● **TUGAS YANG DIKERJAKAN**:
- 1) Salin bagian teks bacaan mulai dari "http://catatan" sampai "langkah dan pikiran.", termasuk kedua frasa itu.
- 2) Tolong lanjutkan teks bacaan tentang tarian Gawi dari kalimat terakhirnya.

● **TEKS BACAAN**:
= = = =

Sunday, February 22, 2015

Pantai Cincin Pesisir Selatan Ende

          

            “Batu Cincin” buka sebuah batu alam yang digunakan untuk menghiasi cincin tapi sebuah istilah yang mulai populer bagi masyarakat kota Ende untuk menamai sebuah pantai berpasir abu-abu. Letaknya sekitar kampung Numba, ke arah barat dari kota Ende. Kurang lebih 20 menit jika kita menggunakan kendaraan roda dua. Bagi masayakat setempat pantai itu lebih dikenal dengan nama “Tewe” atau “Tewi Mbi’a”. Ketika banyak warga kota yang penasaran melihat tempat ini, mereka pun menamakannya dengan “batu Cincin”. Akses menuju lokasi ini tergolong menantang. Hal ini disebabkan kendaraan tidak bisa menjangkau langsung ke lokasi. Dari pinggir jalan, Orang yang ingin ke pantai harus melewati jalan menurun, kemudian berjalan kaki menyusuri kebun milik warga sekitar 600 m sebelum akhirnya tiba di pinggir pantai. Dari pinggir pantai, perjalanan masih harus diteruskan untuk sampai ke batu cincin tersebut. Sekedar info jika ingin mendapat pemandangan yang bagus dan menakjubkan sebaiknya kunjungan dilakukan pada waktu pagi hari atau pada saat bulan purnama, so’alnya pada saat itu terjadi pasang surut sehingga pemandangan dan akses ke batu cincin lebih mudah dan terlihat lebih indah.....
Berikut adalah foto-fotonya.....







 http://catatan-sangpemimpi.blogspot.com/2013/09/pesona-batu-cincin.html

Wednesday, February 18, 2015

TARIAN GAWI

5000 orang penari melakukan tarian gawi untuk memperingati hari lahirnya pancasila
            Pada perhelatan akbar ritual adat, masyarakat Lio mengenal Gawi. Gawi dalam bahasa Indonesia dapat disebut juga dengan kata, 'TANDAK. Secara harfia kata tandak bermuara pada kata bertandak yang berarti Berkunjung, mengunjungi, menyatukan hati, langkah dan pikiran.
            Makna inilah yang menjadi dasar untuk menyebut GAWI sebagai TANDAK dari daerah Ende Lio. Sama halnya dengan tandak tadi, dalam tarian gawi pun kita yang terlibat dalam ritual tersebut berkewajiban saling bergandengan tangan, menyatukan hati, hentakan kaki serta mempuyai pikiran yang sama disaat mengikuti tarian tersebut dan tidak boleh melepaskan tangan sampai upacara tarian gawi tersebut selesai. Selain itu, kita hanya dapat melepaskan tangan kita pada saat kita hendak beristirahat.

= = = =

● **DAFTAR HASIL EKSTRAKSI**:
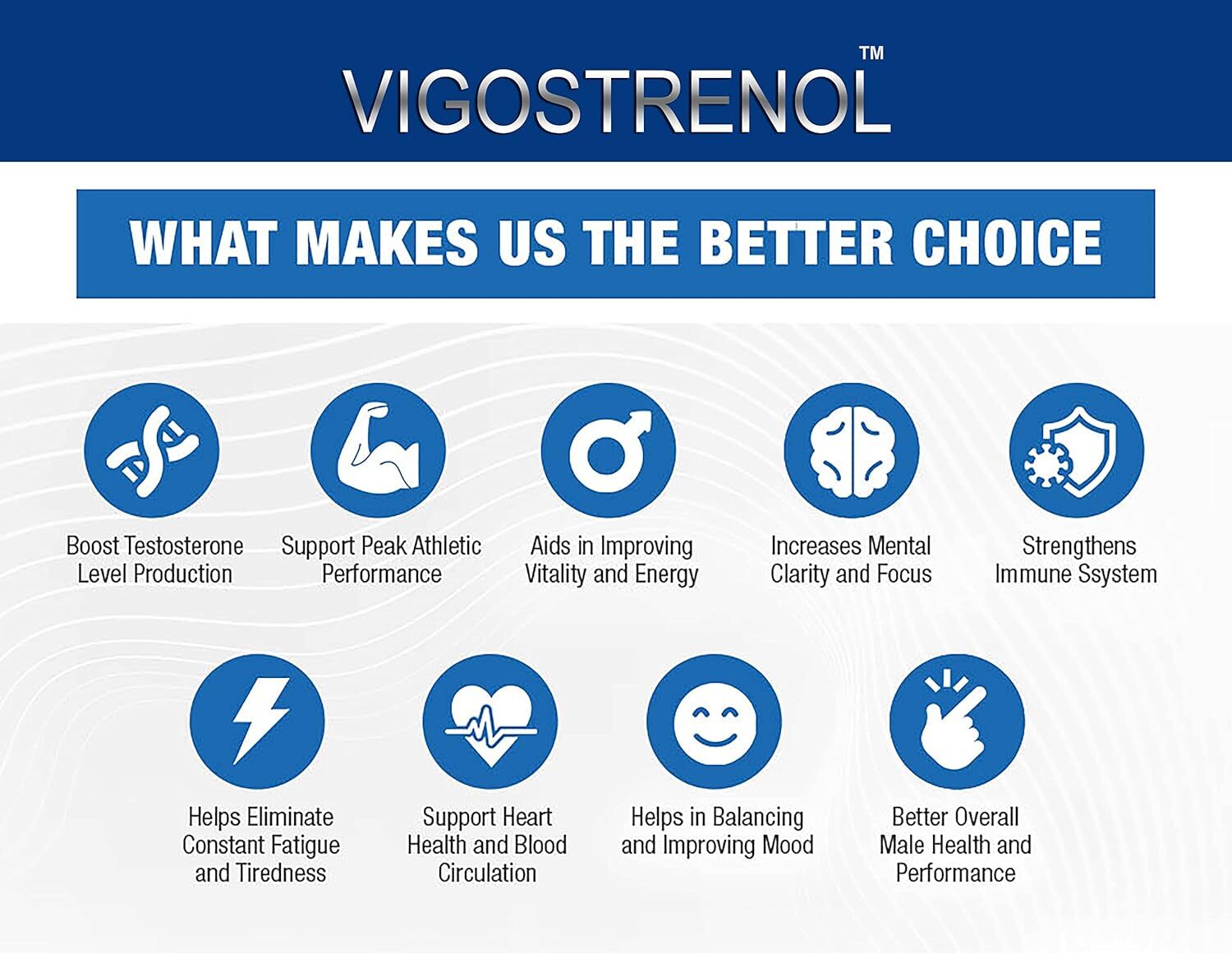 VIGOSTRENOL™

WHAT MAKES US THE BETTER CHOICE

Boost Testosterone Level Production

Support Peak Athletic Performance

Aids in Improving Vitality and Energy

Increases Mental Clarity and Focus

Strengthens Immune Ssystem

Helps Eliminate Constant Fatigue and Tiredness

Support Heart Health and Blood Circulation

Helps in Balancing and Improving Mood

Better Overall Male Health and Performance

= = = =

● **JAWABAN LATIHAN**:
- 1)
http://catatan-sangpemimpi.blogspot.com/2013/09/pesona-batu-cincin.html

Wednesday, February 18, 2015

TARIAN GAWI

5000 orang penari melakukan tarian gawi untuk memperingati hari lahirnya pancasila
            Pada perhelatan akbar ritual adat, masyarakat Lio mengenal Gawi. Gawi dalam bahasa Indonesia dapat disebut juga dengan kata, 'TANDAK. Secara harfia kata tandak bermuara pada kata bertandak yang berarti Berkunjung, mengunjungi, menyatukan hati, langkah dan pikiran.

- 2)
            Tarian Gawi adalah satu - satunya tarian khas masyarakat Lio yang tertua dan dipimpin oleh seorang penyair yang ditunjuk para sesepuh adat. Dalam bahasa adat Lio penyair ini dapat disebut 'ATA SODHA'. Uniknya, untuk menjadi seorang penyair, seseorang harus mendapatkan Ilham secara khusus karena penyair (Ata Sodha) tidak boleh membaca teks atau catatan pada saat upacara gawi sedang berlangsung. Ini berarti penyair tersebut harus benar - benar menguasai alur - alur bahasa adat ketika di nyanyikan dalam sebuah aliran lagu adat yang dikenal dengan 'SODHA'. Dalam Beberapa ritual adat Mbama, tarian gawi ini kerap diisi dengan 'BHEA' oleh para sesepuh atau dalam hal ini Mosalaki sebagai pemegang tampuk kuasa tertinggi didalam masing - masing wilayah persekutuan Lio. BHEA, kalau diterjemahkan dalam bahasa Indonesia berarti; Sebuah ungkapan bahasa adat Lio yang bersifat seruan untuk membangkitkan spirit sebagai tanda untuk menunjukan kebesaran, keperkasaan dan kemenangan.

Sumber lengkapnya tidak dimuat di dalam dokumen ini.